Dal 2017 è iniziata una operazione di sensibilizzazione al problema grazie al Premio Lago di Castel Gandolfo che ha attirato l’interesse delle istituzioni locali e sovracomunali e persino di Bruxelles nella persona di Daniel Calleja, direttore generale del Servizio Giuridico, protagonista del premio durante la kermesse «Acqua e vita» attraverso il riconoscimento conferito per i risultati conseguiti come direttore generale dell’Ambiente.

Venerdì 6 è partita Lagothon, la staffetta dei Comuni per tenere alta l’attenzione: hanno iniziato Ariccia e Marino con una buona partecipazione di persone e condivisione attraverso la presenza di rappresentanti istituzionali dei territori dei Castelli Romani.

Il Sindaco di Ariccia Gianluca Staccoli ha organizzato un dibattito a Palazzo Chigi registrando un importante risultato: «Siamo partiti – ha detto – il nostro impegno con gli altri Sindaci, con l’associazione Lago di Castel Gandolfo, con il Contratto di Lago, con il Consorzio di Bonifica Litorale Nord è compatto per cercare di contrastare il fenomeno dell’abbassamento del livello del lago. Risparmiando l’acqua e affidandoci nelle mani di ingegneri idraulici esperti, porteremo a casa un grande risultato».

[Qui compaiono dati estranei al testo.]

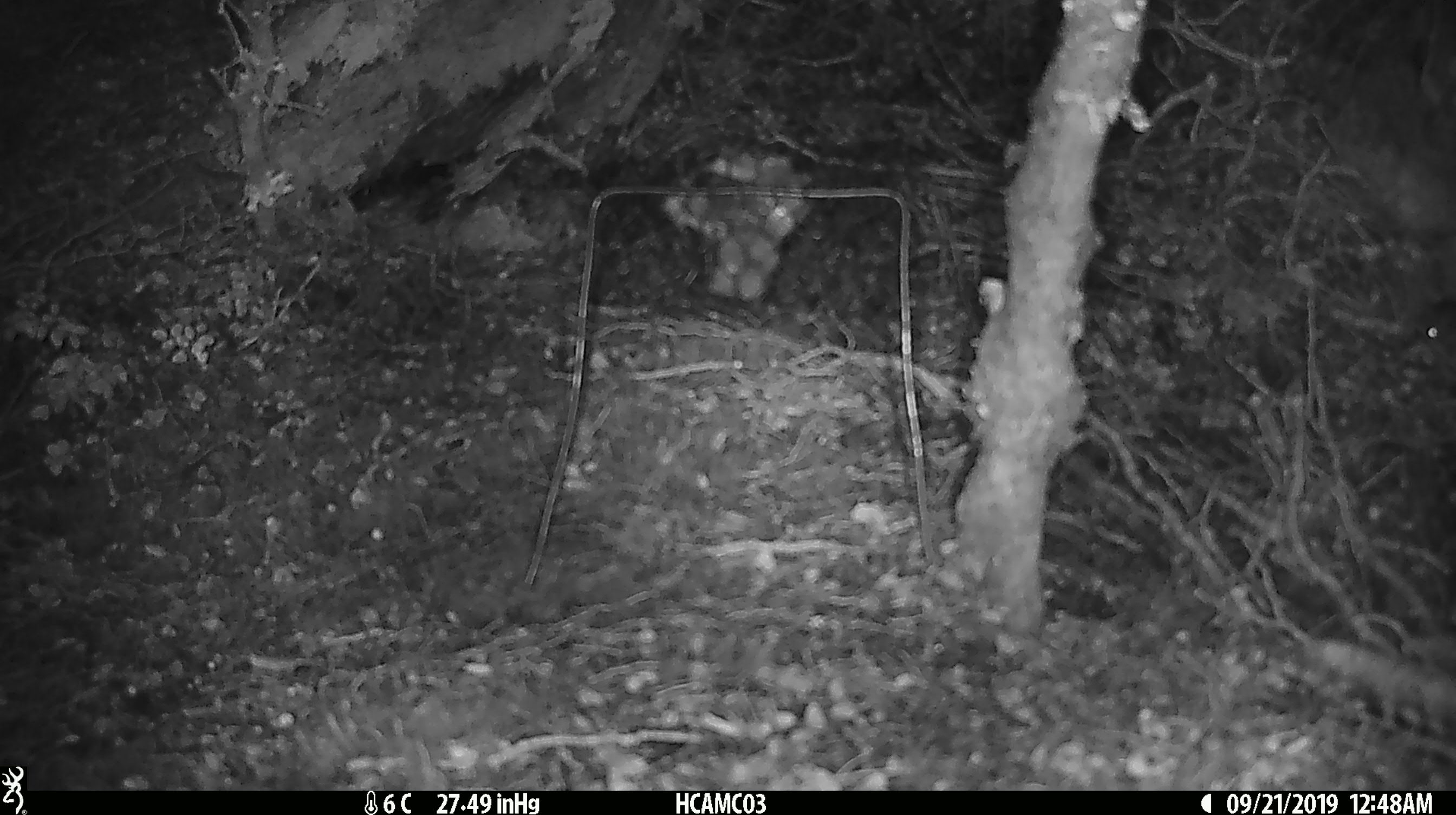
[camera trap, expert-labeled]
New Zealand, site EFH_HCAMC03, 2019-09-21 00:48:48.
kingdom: Animalia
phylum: Chordata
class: Mammalia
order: Rodentia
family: Muridae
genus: Mus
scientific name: Mus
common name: mouse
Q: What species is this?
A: Mouse (Mus).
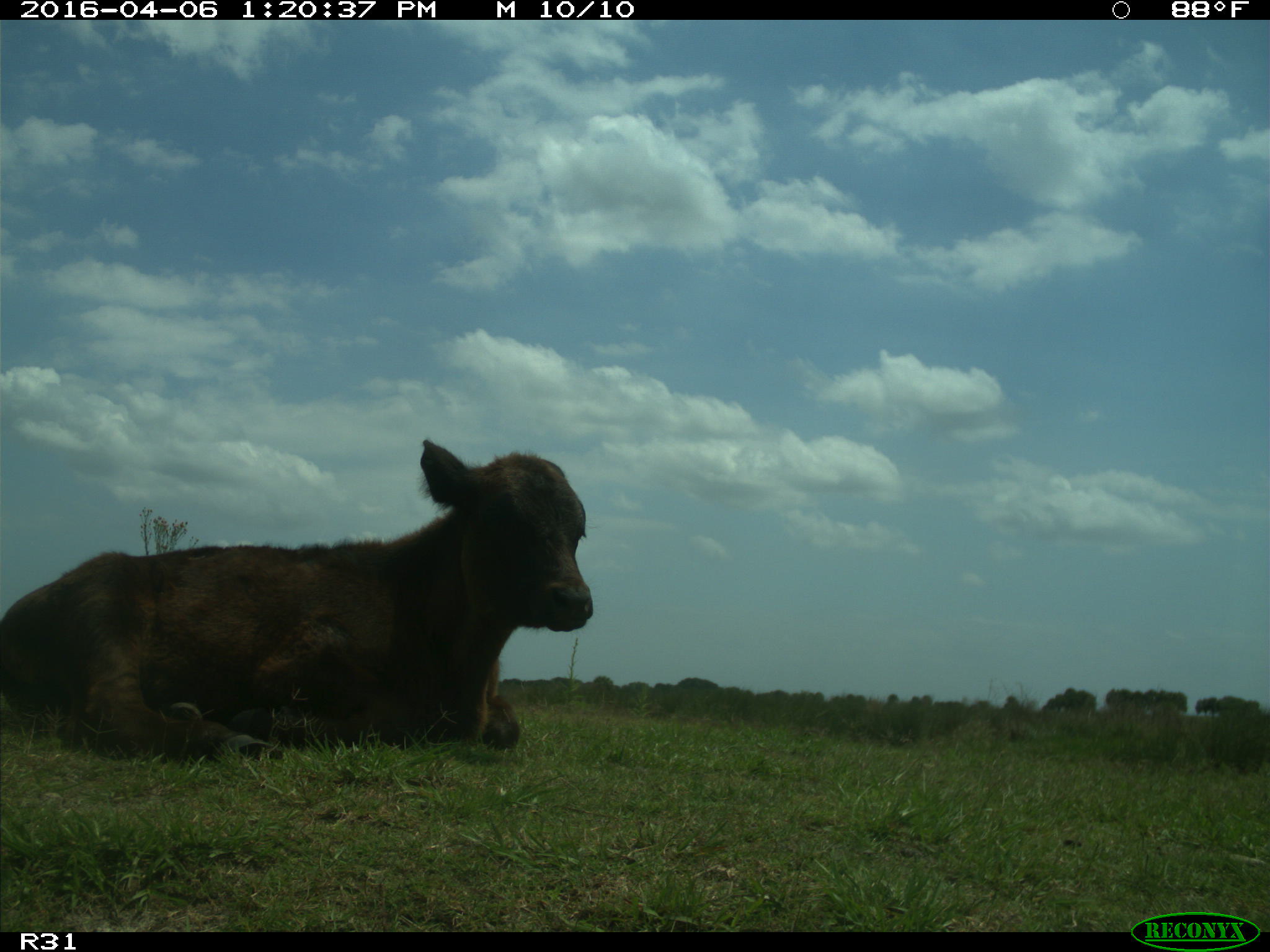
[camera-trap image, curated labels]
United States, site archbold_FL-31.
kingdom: Animalia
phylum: Chordata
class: Mammalia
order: Artiodactyla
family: Bovidae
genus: Bos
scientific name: Bos taurus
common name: domestic cow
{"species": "Bos taurus (domestic cow)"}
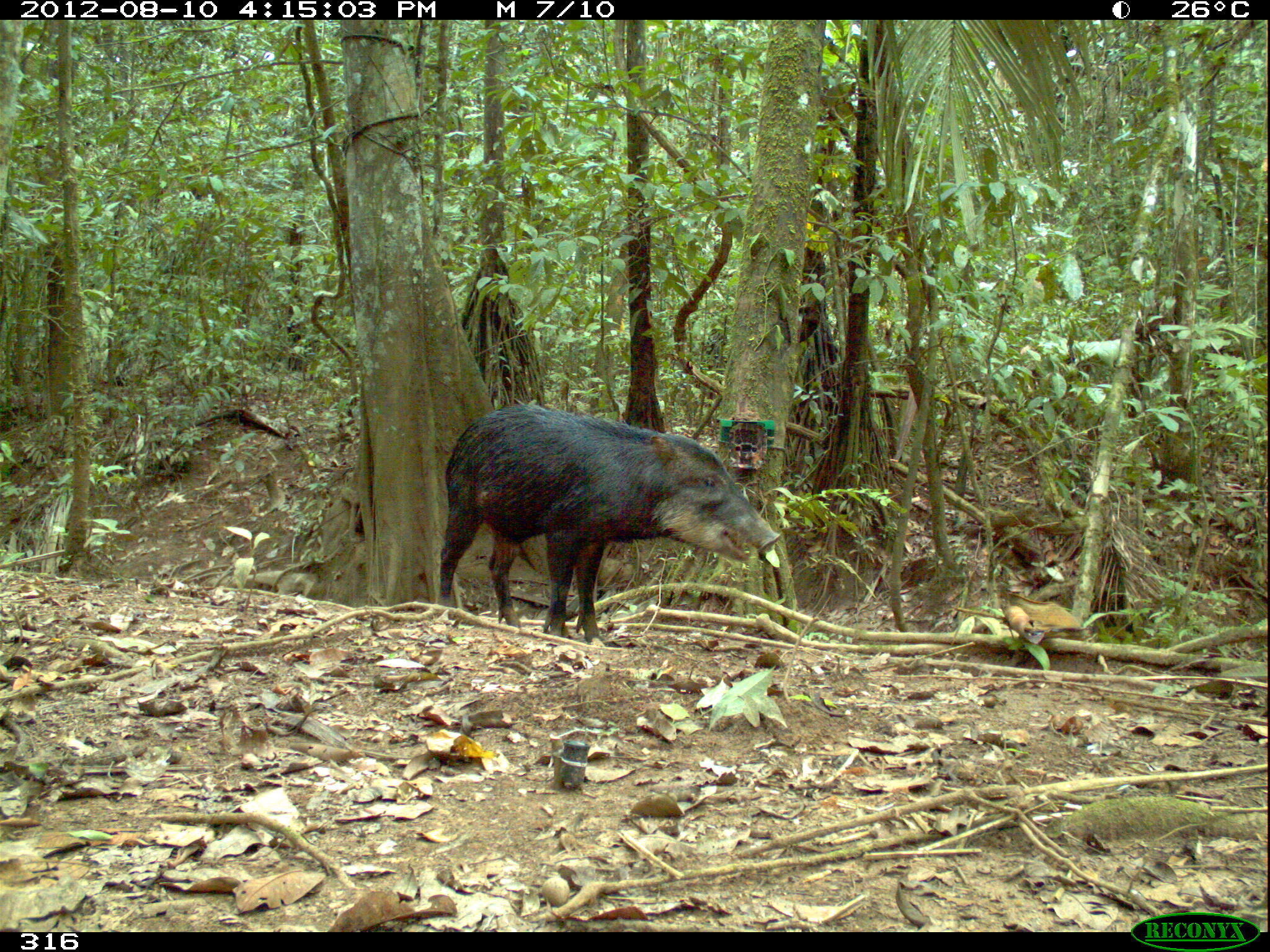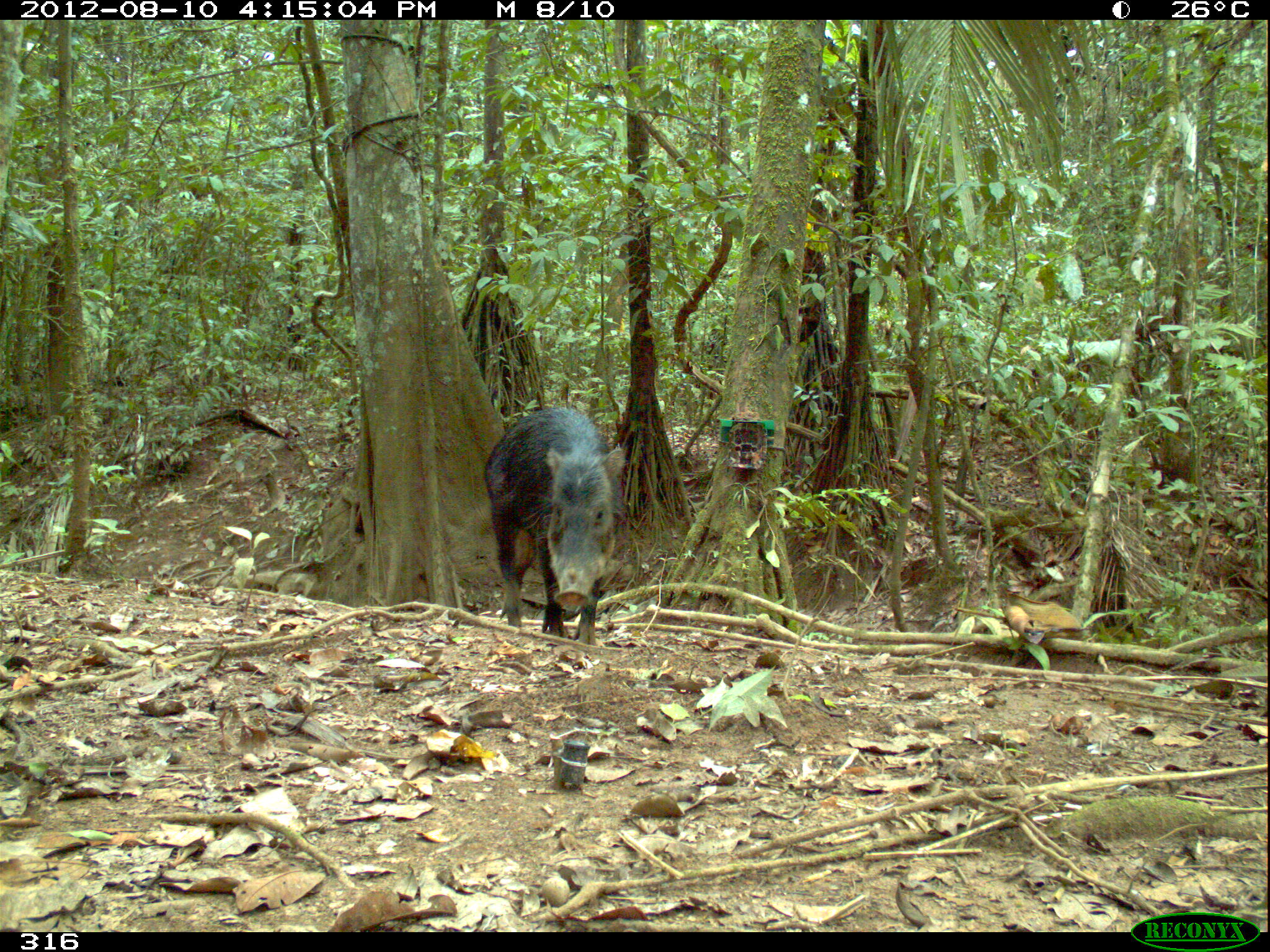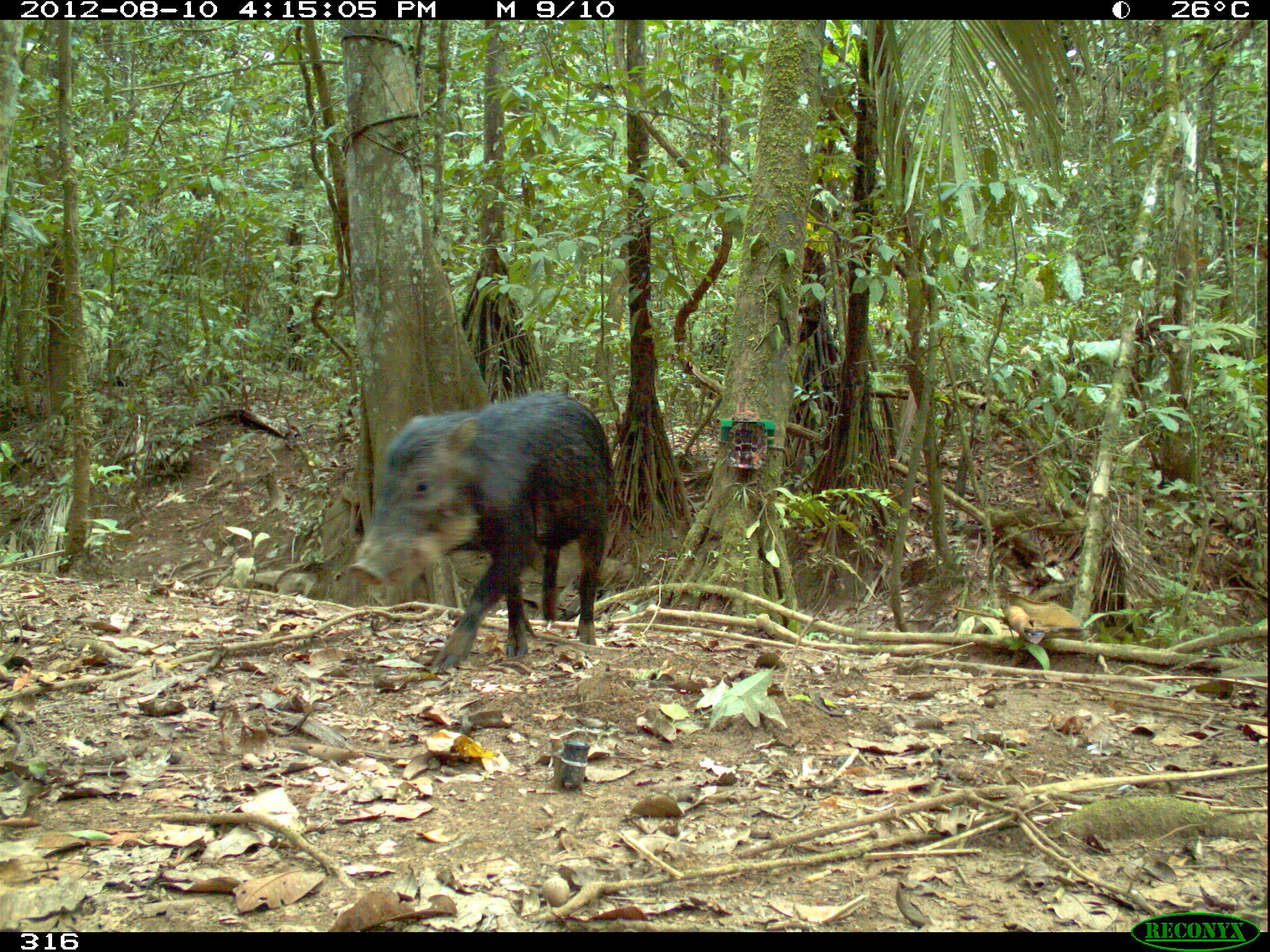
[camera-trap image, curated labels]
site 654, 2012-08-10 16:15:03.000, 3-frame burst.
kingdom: Animalia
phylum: Chordata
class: Mammalia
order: Artiodactyla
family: Tayassuidae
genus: Tayassu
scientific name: Tayassu pecari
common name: white-lipped peccary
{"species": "Tayassu pecari (white-lipped peccary)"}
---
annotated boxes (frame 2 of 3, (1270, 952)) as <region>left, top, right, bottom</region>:
tayassu pecari: <region>481, 405, 630, 645</region>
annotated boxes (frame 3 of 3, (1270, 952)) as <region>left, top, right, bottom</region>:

Il Sindaco di Marino Stefano Cecchi, venerdì 7, ha promosso un evento nell’Aula consiliare:«Insieme e senza colori politici – ha detto Cecchi – ci stiamo muovendo nella direzione giusta e con l’autorevolezza necessaria per interloquire con la Regione e altri Enti governativi che ci permetteranno di intercettare fondi sovracomunali destinati ai bacini e alla tutela del territorio. Proseguiamo con impegno e con gli eventi che potranno essere condivisi anche dagli altri Comuni dei Castelli Romani che hanno a cuore il destino del nostro lago».
Al Consorzio di bonifica Litorale Nord l’organismo Contratto di Lago ha deciso nell’ultima seduta di affidare la progettualità e attuazione delle opere idrauliche per riportare l’acqua al lago.

Tutte queste sinergie permetteranno di perseguire l’obbiettivo di riportare il livello del lago in una condizione di tutela e salvaguardia.
Prossimi appuntamenti: venerdì 14 ottobre ore 18:30 presso il Comune di Rocca di Papa, il 21 ottobre alle 18 presso l’Aula consiliare del Comune di Albano Laziale e il 28 ci sarà la chiusura a Castel Gandolfo dove tutti i Sindaci si riuniranno insieme per riaffermare un patto per il lago.
Dopo l’appuntamento sarà il momento del Premio Castel Gandolfo promosso dall’associazione Lago di Castel Gandolfo che proseguirà l’attività di tenere i riflettori accesi sul bacino castellano attraverso l’intervento di media e personalità che contribuiscono fattivamente alla causa.